Symptoms may include:
- Neck pain
- Pain or numbness in one or both arms
- Electrical sensation that shoots down the back when the head moves
- Heavy feeling in the legs
- Inability to walk at a brisk pace
- Deterioration in fine motor skills
Thoracic Spinal Stenosis
Thoracic spinal stenosis is a condition in which the spinal cord or spinal nerves are compressed by narrowing of the spinal canal or the openings between vertebrae.
Most thoracic stenosis is due to degenerative changes common to aging, like arthritis, bone spurs, and disc degeneration. As the degeneration progresses, pain develops in the back and legs, either a leg ached when walking that improves with rest, or pain that radiates down the back and legs. Problems with walking or loss of bowel or bladder function may also occur.
Patients may see improvement with conservative treatment, including anti-inflammatory medications and physical therapy. Steroid injections or nerve blocks may help manage the pain.
If the pain is uncontrolled or if there are signs of cord compression, surgery is usually necessary to relieve pressure on the cord or spinal nerves.

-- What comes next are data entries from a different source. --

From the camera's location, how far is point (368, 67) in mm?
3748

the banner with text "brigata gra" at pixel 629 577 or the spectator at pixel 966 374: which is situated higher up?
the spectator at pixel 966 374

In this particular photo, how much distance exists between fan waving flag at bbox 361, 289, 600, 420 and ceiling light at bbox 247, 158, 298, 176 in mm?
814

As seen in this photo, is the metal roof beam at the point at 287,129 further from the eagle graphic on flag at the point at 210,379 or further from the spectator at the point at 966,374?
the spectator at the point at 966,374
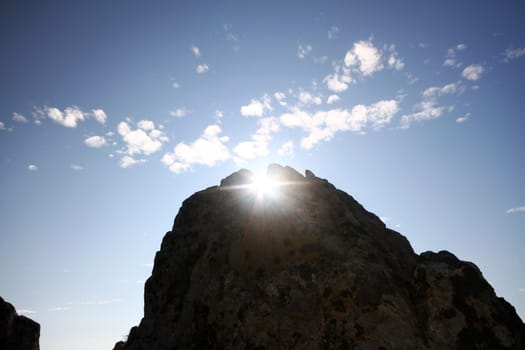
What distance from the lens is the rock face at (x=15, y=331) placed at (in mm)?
47844

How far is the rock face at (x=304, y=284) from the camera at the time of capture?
770 inches

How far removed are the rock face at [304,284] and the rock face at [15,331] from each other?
107 ft

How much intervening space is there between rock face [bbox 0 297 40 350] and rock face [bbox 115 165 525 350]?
32.7 meters

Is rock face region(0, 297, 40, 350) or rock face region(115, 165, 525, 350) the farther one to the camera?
rock face region(0, 297, 40, 350)

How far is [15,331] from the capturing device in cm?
4969

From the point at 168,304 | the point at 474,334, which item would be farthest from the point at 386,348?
the point at 168,304

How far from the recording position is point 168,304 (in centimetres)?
2877

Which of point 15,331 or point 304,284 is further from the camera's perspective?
point 15,331

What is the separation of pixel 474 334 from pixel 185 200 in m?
27.9

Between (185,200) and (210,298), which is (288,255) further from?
(185,200)

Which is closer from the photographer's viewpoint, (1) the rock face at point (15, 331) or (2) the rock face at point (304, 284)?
(2) the rock face at point (304, 284)

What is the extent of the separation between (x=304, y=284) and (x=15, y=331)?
49.7 metres

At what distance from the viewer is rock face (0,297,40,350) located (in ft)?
157

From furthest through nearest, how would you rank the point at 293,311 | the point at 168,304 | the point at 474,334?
the point at 168,304, the point at 293,311, the point at 474,334
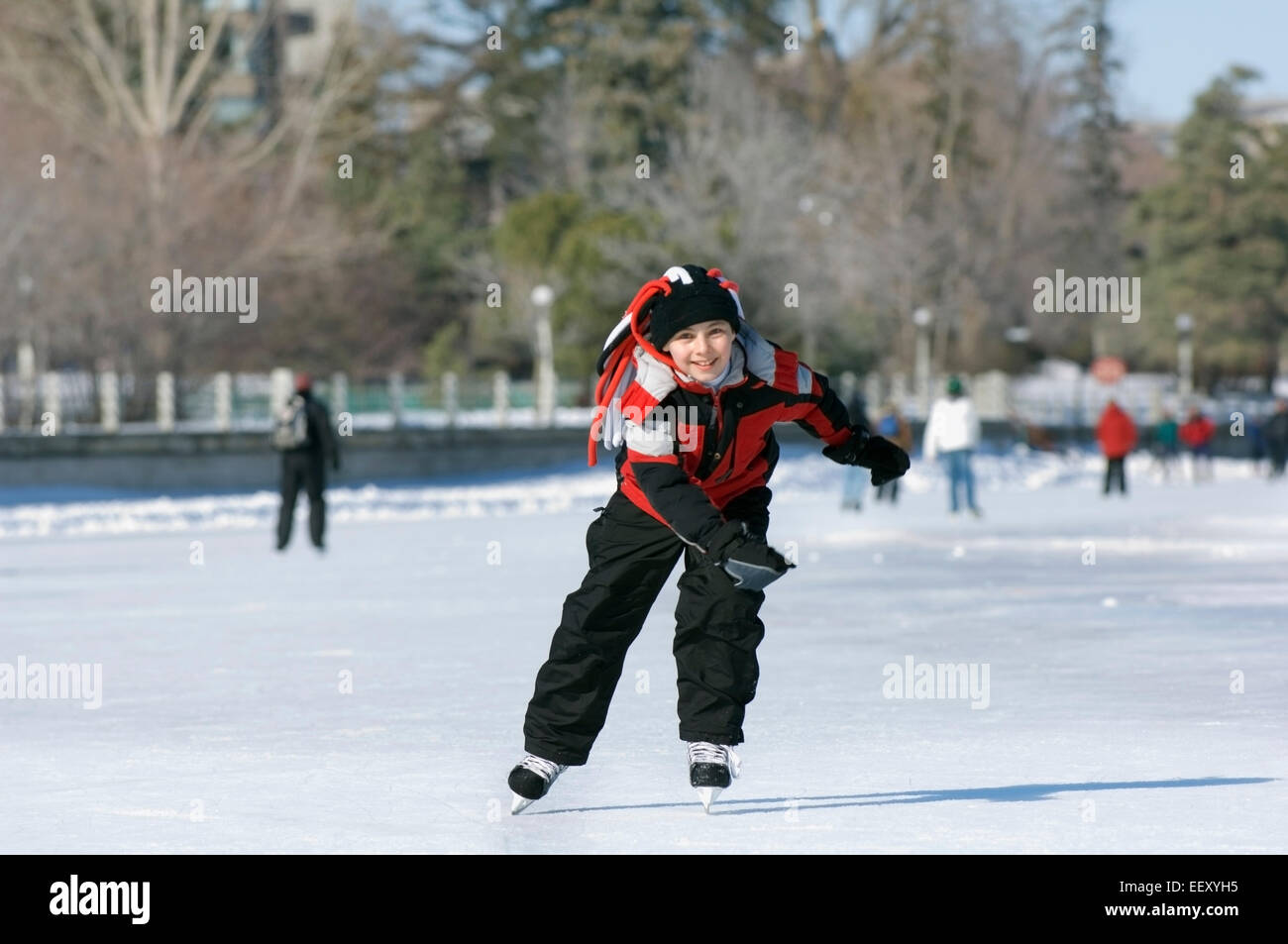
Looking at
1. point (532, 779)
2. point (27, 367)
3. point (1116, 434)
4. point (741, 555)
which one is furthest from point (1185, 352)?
point (741, 555)

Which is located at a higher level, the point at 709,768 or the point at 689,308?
the point at 689,308

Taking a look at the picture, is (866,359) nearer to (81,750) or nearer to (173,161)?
(173,161)

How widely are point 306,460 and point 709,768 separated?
11.9m

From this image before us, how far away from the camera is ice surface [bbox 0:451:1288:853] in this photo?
5.70 meters

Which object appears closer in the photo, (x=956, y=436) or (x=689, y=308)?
(x=689, y=308)

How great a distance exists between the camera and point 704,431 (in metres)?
5.60

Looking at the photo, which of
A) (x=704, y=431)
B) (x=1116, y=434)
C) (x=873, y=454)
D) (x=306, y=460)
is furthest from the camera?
(x=1116, y=434)

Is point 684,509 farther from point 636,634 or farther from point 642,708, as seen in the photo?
point 642,708

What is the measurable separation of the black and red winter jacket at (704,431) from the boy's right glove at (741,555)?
0.04 metres

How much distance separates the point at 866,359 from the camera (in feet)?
169

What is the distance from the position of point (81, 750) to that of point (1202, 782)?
339cm

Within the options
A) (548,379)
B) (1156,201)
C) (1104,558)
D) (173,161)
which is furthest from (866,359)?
(1104,558)
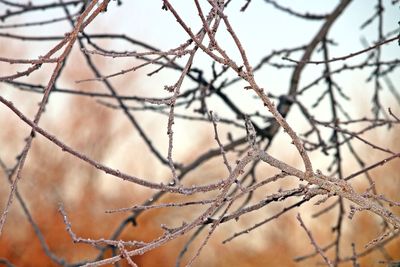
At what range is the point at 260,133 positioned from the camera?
2100 mm

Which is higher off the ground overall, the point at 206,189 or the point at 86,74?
the point at 86,74

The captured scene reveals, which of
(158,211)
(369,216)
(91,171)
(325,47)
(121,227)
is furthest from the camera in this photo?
(91,171)

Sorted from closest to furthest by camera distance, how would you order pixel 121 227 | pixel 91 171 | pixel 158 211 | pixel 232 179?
pixel 232 179, pixel 121 227, pixel 158 211, pixel 91 171

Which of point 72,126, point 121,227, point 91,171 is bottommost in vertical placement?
point 121,227

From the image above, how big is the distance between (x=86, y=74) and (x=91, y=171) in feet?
3.33

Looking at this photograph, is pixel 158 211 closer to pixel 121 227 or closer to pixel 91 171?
pixel 91 171

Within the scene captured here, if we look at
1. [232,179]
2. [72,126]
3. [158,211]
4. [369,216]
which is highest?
[72,126]

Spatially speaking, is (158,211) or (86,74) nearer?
(158,211)

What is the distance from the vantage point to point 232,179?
0.87m

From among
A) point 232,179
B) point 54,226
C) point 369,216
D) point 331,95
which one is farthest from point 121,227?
point 54,226

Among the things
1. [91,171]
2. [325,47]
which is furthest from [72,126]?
[325,47]

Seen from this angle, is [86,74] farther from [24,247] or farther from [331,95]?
[331,95]

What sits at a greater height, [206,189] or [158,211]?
[158,211]

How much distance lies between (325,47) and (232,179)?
1.59 meters
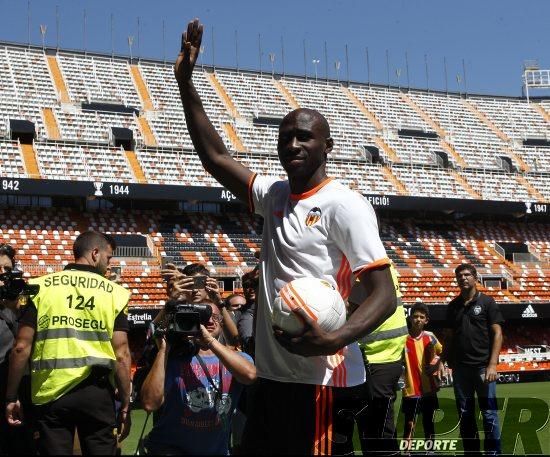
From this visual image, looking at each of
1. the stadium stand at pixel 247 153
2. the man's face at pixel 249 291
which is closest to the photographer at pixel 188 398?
the man's face at pixel 249 291

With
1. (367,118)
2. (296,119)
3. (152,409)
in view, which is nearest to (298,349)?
(296,119)

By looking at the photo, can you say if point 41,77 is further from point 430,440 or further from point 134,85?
point 430,440

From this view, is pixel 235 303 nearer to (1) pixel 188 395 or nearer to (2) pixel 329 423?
(1) pixel 188 395

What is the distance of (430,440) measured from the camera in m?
8.27

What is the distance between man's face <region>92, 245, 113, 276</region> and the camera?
5605 millimetres

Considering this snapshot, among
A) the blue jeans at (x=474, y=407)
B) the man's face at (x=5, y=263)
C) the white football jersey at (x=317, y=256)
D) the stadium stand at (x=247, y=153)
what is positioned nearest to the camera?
the white football jersey at (x=317, y=256)

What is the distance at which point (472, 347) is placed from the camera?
8648mm

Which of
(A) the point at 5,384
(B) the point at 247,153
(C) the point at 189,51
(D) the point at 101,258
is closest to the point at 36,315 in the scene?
(D) the point at 101,258

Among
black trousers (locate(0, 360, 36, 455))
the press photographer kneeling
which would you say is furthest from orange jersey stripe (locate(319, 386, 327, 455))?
black trousers (locate(0, 360, 36, 455))

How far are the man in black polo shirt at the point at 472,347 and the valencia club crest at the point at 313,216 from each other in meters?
5.68

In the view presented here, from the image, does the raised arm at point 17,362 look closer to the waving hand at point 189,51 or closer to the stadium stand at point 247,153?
the waving hand at point 189,51

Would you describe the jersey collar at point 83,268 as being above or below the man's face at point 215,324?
above

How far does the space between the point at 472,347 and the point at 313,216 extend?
19.4ft

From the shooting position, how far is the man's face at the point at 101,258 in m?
5.61
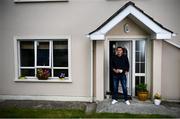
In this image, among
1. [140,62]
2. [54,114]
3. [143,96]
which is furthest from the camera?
[140,62]

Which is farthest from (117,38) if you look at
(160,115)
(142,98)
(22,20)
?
(22,20)

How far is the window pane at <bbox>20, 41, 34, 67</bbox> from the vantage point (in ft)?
33.7

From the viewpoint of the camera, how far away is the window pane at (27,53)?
1027 centimetres

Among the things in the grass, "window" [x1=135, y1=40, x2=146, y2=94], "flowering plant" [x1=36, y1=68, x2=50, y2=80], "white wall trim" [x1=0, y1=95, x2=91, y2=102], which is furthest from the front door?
"flowering plant" [x1=36, y1=68, x2=50, y2=80]

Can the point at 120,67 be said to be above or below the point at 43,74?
above

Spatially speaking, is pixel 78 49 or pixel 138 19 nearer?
pixel 138 19

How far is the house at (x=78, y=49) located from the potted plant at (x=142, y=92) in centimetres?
30

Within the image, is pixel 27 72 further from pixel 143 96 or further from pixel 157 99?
pixel 157 99

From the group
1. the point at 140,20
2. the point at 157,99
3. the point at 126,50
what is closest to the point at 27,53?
the point at 126,50

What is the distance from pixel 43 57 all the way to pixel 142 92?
14.5 ft

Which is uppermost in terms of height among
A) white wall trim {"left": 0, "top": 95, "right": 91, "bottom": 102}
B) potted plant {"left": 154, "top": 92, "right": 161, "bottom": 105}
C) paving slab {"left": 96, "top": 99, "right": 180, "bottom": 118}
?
potted plant {"left": 154, "top": 92, "right": 161, "bottom": 105}

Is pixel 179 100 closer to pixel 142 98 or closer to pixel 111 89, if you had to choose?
pixel 142 98

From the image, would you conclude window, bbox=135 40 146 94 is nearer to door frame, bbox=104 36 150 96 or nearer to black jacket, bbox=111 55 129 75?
door frame, bbox=104 36 150 96

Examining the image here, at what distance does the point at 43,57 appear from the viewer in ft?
33.4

Most often occurring in the neck and lower back, spinal stenosis is a narrowing of the spine’s open spaces, which can put pressure on the spinal cord and the nerves that travel through the spine. The disease typically affects people over the age of 50.
While some people have no symptoms, spinal stenosis can cause leg, buttock, groin, and back pain; numbness; muscle weakness; and problems with bowel or bladder function.